## [DATASET EXTRACT]
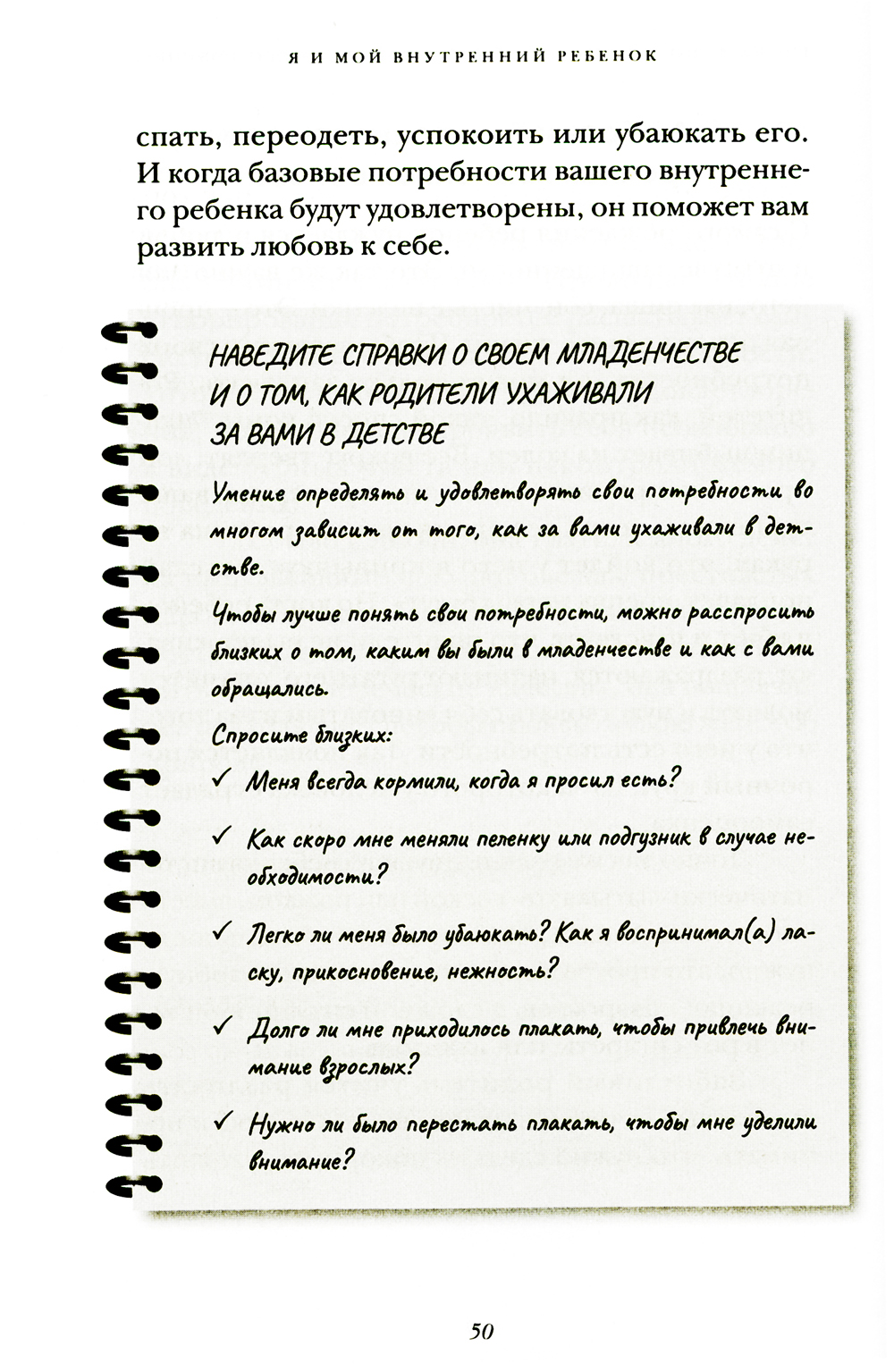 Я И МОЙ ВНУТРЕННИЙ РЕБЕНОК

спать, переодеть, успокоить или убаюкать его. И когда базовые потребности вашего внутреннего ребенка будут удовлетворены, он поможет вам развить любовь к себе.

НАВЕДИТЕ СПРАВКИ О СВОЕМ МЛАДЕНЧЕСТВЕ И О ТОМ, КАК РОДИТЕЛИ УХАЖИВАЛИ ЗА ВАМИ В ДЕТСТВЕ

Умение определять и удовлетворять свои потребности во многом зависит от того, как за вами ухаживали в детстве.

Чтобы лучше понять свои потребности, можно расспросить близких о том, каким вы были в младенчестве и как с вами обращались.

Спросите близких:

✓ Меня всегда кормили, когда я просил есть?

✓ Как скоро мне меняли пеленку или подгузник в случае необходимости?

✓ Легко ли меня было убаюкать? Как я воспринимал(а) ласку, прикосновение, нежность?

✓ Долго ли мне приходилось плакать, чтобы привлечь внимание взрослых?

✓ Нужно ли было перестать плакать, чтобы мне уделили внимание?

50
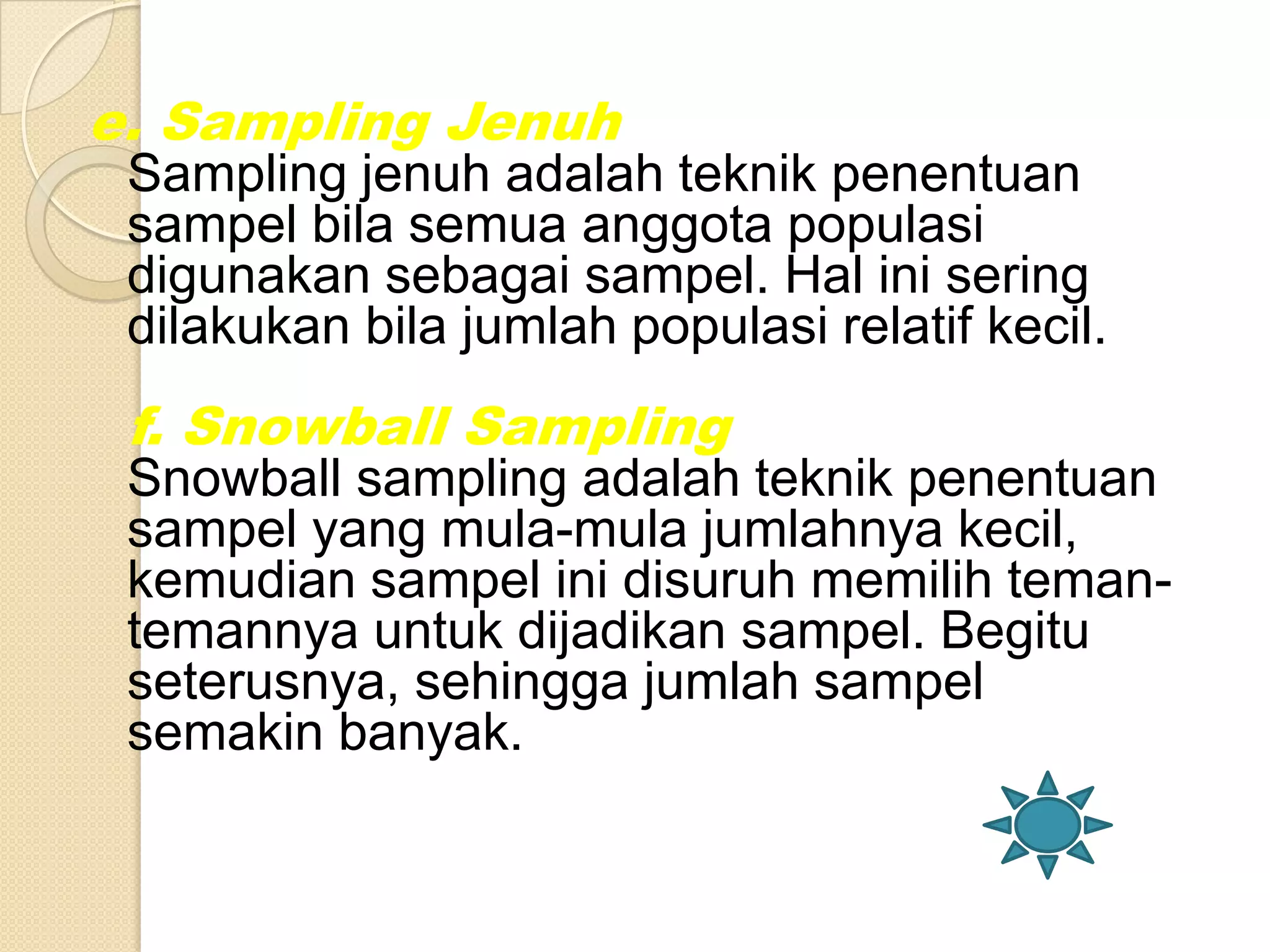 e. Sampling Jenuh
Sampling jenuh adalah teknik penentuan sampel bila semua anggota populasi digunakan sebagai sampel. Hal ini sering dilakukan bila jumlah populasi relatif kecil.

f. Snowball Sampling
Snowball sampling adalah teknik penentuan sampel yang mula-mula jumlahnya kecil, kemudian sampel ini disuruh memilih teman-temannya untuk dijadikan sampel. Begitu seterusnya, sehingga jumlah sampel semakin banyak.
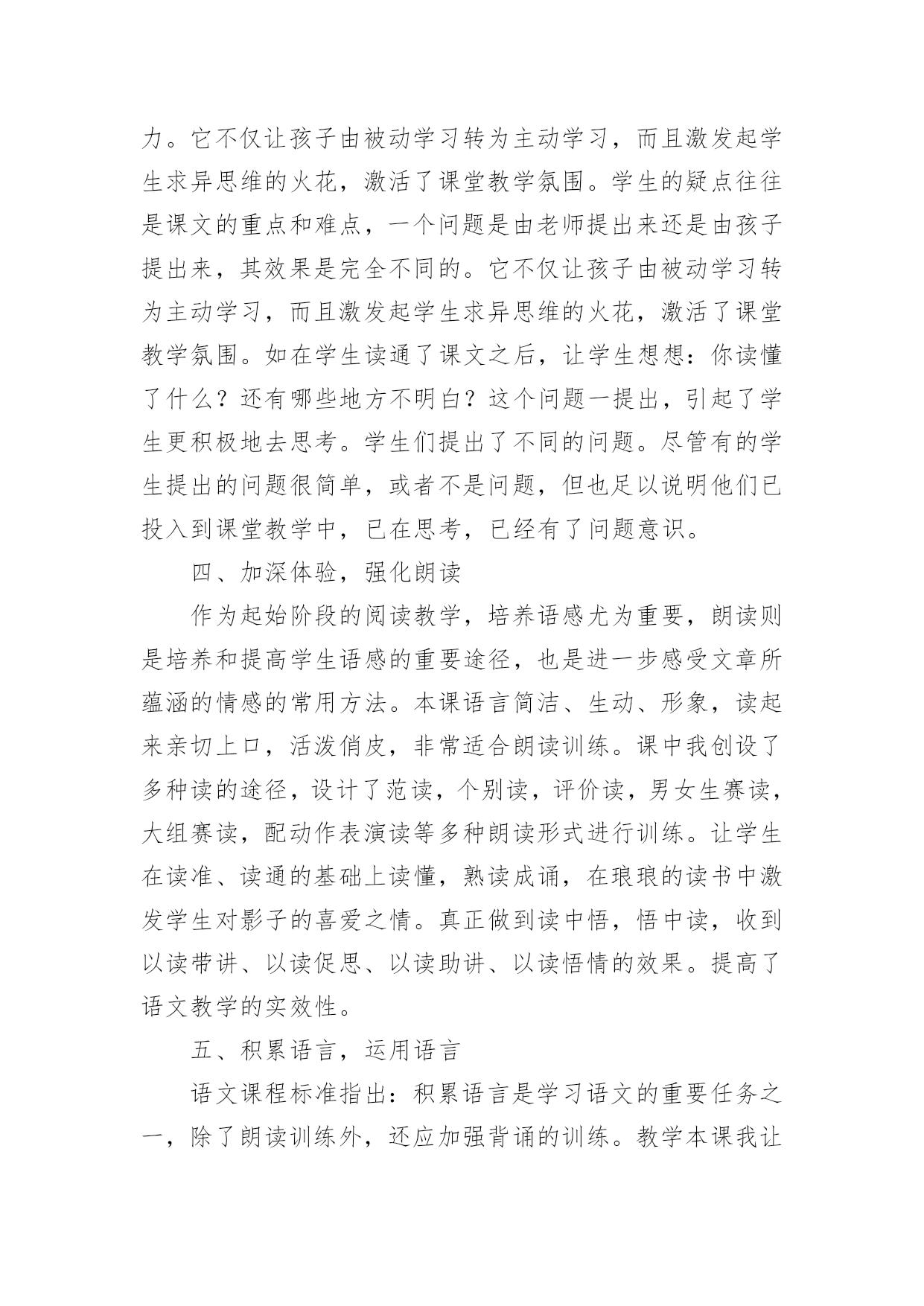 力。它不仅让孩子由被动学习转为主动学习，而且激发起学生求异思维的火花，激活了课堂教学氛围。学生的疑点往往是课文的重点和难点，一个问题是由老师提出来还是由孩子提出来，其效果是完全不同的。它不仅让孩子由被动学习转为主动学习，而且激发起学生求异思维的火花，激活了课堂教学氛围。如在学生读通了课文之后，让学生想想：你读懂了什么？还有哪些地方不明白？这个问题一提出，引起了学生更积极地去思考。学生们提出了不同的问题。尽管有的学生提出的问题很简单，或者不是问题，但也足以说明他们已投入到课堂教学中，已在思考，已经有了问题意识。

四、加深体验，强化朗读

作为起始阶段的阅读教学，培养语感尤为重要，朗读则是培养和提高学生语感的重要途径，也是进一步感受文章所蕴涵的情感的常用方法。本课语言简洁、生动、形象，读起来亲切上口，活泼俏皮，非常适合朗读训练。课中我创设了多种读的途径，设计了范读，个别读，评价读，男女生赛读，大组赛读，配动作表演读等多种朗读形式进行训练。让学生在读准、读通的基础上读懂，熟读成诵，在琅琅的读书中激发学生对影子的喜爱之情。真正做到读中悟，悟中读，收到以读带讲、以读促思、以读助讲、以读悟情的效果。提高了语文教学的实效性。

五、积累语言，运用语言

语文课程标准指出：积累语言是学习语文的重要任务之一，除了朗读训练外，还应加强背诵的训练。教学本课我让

## [TO DO]
Beginning with the line that contains "e. Sampling Jenuh", write out the lines of the material above exactly, and end with the line that contains "f. Snowball Sampling". Omit the pictures.

## [EXERCISE ANSWER]
 e. Sampling Jenuh
Sampling jenuh adalah teknik penentuan sampel bila semua anggota populasi digunakan sebagai sampel. Hal ini sering dilakukan bila jumlah populasi relatif kecil.

f. Snowball Sampling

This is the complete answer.